==== DATASET EXTRACT ====

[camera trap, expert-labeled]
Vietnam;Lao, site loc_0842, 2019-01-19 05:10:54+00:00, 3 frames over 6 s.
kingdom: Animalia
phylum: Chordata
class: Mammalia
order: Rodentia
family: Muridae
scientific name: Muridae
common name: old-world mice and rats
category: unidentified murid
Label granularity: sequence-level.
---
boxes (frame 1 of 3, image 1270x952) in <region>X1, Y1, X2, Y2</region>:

====

_TO DO:_ Find "order: Rodentia" in the data above, then repeat that line and all lines after it exactly, ending with the final line.

_COMPLETED EXERCISE:_
order: Rodentia
family: Muridae
scientific name: Muridae
common name: old-world mice and rats
category: unidentified murid
Label granularity: sequence-level.
---
boxes (frame 1 of 3, image 1270x952) in <region>X1, Y1, X2, Y2</region>:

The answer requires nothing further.